DIRECTIVE: Copy the records below, switching every "grassy football pitch" to "grass playing field" and leaving everything else unchanged.
## begin STORED DATA
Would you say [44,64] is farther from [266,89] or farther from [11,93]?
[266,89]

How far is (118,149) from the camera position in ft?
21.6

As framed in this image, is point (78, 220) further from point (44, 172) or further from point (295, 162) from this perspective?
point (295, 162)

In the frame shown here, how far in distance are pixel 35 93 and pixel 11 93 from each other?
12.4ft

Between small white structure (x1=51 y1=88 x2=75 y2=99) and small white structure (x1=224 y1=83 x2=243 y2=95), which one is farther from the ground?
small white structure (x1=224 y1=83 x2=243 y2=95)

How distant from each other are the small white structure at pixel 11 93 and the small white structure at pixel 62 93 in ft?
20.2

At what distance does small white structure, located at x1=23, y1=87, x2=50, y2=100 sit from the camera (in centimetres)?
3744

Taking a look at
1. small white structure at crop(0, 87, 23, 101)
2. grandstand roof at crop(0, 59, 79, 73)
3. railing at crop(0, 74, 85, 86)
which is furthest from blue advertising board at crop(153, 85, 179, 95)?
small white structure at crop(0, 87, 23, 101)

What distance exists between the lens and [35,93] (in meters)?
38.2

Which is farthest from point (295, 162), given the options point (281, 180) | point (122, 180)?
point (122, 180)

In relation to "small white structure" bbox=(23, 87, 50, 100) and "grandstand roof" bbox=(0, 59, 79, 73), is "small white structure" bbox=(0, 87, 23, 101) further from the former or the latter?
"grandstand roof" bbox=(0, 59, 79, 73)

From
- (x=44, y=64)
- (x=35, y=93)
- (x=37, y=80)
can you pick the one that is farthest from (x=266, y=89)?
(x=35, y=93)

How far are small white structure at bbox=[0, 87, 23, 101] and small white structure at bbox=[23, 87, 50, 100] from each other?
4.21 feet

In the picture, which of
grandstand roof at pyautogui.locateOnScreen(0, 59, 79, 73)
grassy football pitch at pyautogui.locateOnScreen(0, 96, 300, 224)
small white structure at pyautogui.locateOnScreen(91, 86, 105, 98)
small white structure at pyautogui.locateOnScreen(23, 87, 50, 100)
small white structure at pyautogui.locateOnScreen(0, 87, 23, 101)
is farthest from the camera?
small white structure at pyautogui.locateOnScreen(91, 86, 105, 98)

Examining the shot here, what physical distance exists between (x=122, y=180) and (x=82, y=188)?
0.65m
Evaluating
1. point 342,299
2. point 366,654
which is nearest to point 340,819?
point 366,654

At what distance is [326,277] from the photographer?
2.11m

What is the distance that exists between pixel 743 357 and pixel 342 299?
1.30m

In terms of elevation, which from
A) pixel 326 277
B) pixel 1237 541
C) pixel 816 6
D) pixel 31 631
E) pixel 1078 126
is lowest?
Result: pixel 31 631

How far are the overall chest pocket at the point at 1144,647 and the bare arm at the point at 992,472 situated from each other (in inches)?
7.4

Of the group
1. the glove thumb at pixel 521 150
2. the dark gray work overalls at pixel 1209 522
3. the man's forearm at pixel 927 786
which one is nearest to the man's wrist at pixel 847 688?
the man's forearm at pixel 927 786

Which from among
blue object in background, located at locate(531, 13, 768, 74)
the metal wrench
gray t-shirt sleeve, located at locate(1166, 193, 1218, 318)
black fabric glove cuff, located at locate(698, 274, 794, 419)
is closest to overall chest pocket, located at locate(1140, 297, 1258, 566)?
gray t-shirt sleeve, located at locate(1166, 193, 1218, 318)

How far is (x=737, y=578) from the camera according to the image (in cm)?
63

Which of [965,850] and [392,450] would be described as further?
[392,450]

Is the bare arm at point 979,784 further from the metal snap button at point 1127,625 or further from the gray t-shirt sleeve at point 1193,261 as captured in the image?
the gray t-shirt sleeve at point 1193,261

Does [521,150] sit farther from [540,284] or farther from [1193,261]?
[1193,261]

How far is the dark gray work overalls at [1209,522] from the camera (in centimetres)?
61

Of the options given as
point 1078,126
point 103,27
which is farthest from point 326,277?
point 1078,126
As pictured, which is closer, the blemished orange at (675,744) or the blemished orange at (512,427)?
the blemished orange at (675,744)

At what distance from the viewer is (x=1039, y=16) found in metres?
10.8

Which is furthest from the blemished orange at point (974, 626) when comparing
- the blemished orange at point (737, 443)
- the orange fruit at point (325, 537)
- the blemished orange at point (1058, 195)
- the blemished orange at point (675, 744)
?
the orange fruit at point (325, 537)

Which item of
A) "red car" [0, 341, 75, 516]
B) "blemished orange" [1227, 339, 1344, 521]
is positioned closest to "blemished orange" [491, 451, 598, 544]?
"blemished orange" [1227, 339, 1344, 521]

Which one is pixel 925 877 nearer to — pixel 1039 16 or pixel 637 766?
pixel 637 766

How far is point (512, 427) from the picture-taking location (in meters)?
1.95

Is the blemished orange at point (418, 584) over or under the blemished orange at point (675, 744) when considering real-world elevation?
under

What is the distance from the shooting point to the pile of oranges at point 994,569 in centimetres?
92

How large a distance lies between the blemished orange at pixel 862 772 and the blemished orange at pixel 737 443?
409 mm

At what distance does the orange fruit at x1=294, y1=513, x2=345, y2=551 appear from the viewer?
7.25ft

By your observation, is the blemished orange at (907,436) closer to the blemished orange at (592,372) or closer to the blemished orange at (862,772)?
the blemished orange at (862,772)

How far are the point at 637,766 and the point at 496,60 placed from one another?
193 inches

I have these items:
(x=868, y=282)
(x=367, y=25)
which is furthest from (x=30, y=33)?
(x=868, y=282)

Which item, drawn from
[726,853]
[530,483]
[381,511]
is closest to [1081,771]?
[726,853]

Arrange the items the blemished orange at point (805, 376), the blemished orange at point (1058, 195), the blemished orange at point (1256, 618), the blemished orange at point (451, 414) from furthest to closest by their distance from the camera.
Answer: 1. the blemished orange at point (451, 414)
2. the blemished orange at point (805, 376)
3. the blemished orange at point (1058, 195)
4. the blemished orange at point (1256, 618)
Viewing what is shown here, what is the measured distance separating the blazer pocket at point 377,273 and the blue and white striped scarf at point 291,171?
## end STORED DATA
FULL RESPONSE:
Would you say [44,64] is farther from [266,89] or farther from [11,93]?
[266,89]

How far is (118,149) from the camera position in ft?
21.6

As framed in this image, is point (78, 220) further from point (44, 172) or further from point (295, 162) from this perspective?
point (295, 162)

In the frame shown here, how far in distance are pixel 35 93 and pixel 11 93 from each other?
12.4ft

Between small white structure (x1=51 y1=88 x2=75 y2=99) and small white structure (x1=224 y1=83 x2=243 y2=95), which one is farther from the ground?
small white structure (x1=224 y1=83 x2=243 y2=95)

How distant from each other are the small white structure at pixel 11 93 and the small white structure at pixel 62 93 in ft?
20.2

At what distance does small white structure, located at x1=23, y1=87, x2=50, y2=100 sit from the camera (in centimetres)?
3744

Taking a look at
1. small white structure at crop(0, 87, 23, 101)
2. grandstand roof at crop(0, 59, 79, 73)
3. railing at crop(0, 74, 85, 86)
which is furthest from blue advertising board at crop(153, 85, 179, 95)?
small white structure at crop(0, 87, 23, 101)

What distance exists between the lens and [35,93] (in meters)?
38.2

Which is farthest from point (295, 162), given the options point (281, 180) | point (122, 180)?
point (122, 180)

In relation to "small white structure" bbox=(23, 87, 50, 100) and "grandstand roof" bbox=(0, 59, 79, 73), is "small white structure" bbox=(0, 87, 23, 101) further from the former or the latter?
"grandstand roof" bbox=(0, 59, 79, 73)

From
- (x=44, y=64)
- (x=35, y=93)
- (x=37, y=80)
can you pick the one that is farthest from (x=266, y=89)?
(x=35, y=93)

How far are small white structure at bbox=[0, 87, 23, 101] and small white structure at bbox=[23, 87, 50, 100] from each other?
4.21 feet

In the picture, which of
grandstand roof at pyautogui.locateOnScreen(0, 59, 79, 73)
grass playing field at pyautogui.locateOnScreen(0, 96, 300, 224)
small white structure at pyautogui.locateOnScreen(91, 86, 105, 98)
small white structure at pyautogui.locateOnScreen(23, 87, 50, 100)
small white structure at pyautogui.locateOnScreen(0, 87, 23, 101)
is farthest from the camera?
small white structure at pyautogui.locateOnScreen(91, 86, 105, 98)

Examining the shot here, what physical distance exists between (x=122, y=180) and (x=82, y=188)?
0.65m
Evaluating
1. point 342,299
2. point 366,654
which is nearest to point 340,819?
point 366,654

At what distance is [326,277] from the photographer?
2.11m

What is the distance that exists between pixel 743 357 and pixel 342 299?
1.30m

In terms of elevation, which from
A) pixel 326 277
B) pixel 1237 541
C) pixel 816 6
D) pixel 31 631
E) pixel 1078 126
is lowest?
Result: pixel 31 631

How far are the overall chest pocket at the point at 1144,647 and the bare arm at the point at 992,472 situated from each other (in inches)?
7.4

Of the group
1. the glove thumb at pixel 521 150
2. the dark gray work overalls at pixel 1209 522
3. the man's forearm at pixel 927 786
which one is nearest to the man's wrist at pixel 847 688?
the man's forearm at pixel 927 786

Which from among
blue object in background, located at locate(531, 13, 768, 74)
the metal wrench
gray t-shirt sleeve, located at locate(1166, 193, 1218, 318)
black fabric glove cuff, located at locate(698, 274, 794, 419)
is closest to overall chest pocket, located at locate(1140, 297, 1258, 566)?
gray t-shirt sleeve, located at locate(1166, 193, 1218, 318)

How far is (x=737, y=578) from the camera according to the image (in cm)?
63

Which of [965,850] and [392,450] would be described as further?
[392,450]

Is the bare arm at point 979,784 further from the metal snap button at point 1127,625 or further from the gray t-shirt sleeve at point 1193,261 as captured in the image?
the gray t-shirt sleeve at point 1193,261

Does [521,150] sit farther from [540,284] or farther from [1193,261]?
[1193,261]

How far is the dark gray work overalls at [1209,522] from the camera (in centimetres)?
61

Of the options given as
point 1078,126
point 103,27
which is farthest from point 326,277?
point 1078,126
As pictured, which is closer, the blemished orange at (675,744) or the blemished orange at (512,427)?
the blemished orange at (675,744)

At what distance from the viewer is (x=1039, y=16) found in metres?
10.8

Which is furthest from the blemished orange at point (974, 626) when comparing
- the blemished orange at point (737, 443)
- the orange fruit at point (325, 537)
- the blemished orange at point (1058, 195)
- the blemished orange at point (675, 744)
?
the orange fruit at point (325, 537)

Which item of
A) "red car" [0, 341, 75, 516]
B) "blemished orange" [1227, 339, 1344, 521]
is positioned closest to "blemished orange" [491, 451, 598, 544]?
"blemished orange" [1227, 339, 1344, 521]

Which one is pixel 925 877 nearer to — pixel 1039 16 or pixel 637 766?
pixel 637 766

How far is point (512, 427) from the picture-taking location (in meters)?
1.95

Is the blemished orange at point (418, 584) over or under the blemished orange at point (675, 744) when considering real-world elevation?
under

What is the distance from the shooting point to the pile of oranges at point 994,569 in centimetres?
92

How large a distance lies between the blemished orange at pixel 862 772 and the blemished orange at pixel 737 443?
409 mm

At what distance does the orange fruit at x1=294, y1=513, x2=345, y2=551 appear from the viewer?
7.25ft

By your observation, is the blemished orange at (907,436) closer to the blemished orange at (592,372) or closer to the blemished orange at (862,772)?
the blemished orange at (862,772)

How far are the point at 637,766 and the point at 496,60 placed from one another?
193 inches

I have these items:
(x=868, y=282)
(x=367, y=25)
which is furthest from (x=30, y=33)?
(x=868, y=282)

Which item, drawn from
[726,853]
[530,483]
[381,511]
is closest to [1081,771]?
[726,853]

Arrange the items the blemished orange at point (805, 376), the blemished orange at point (1058, 195), the blemished orange at point (1256, 618), the blemished orange at point (451, 414) from furthest to closest by their distance from the camera.
Answer: 1. the blemished orange at point (451, 414)
2. the blemished orange at point (805, 376)
3. the blemished orange at point (1058, 195)
4. the blemished orange at point (1256, 618)
Viewing what is shown here, what is the measured distance separating the blazer pocket at point 377,273 and the blue and white striped scarf at point 291,171?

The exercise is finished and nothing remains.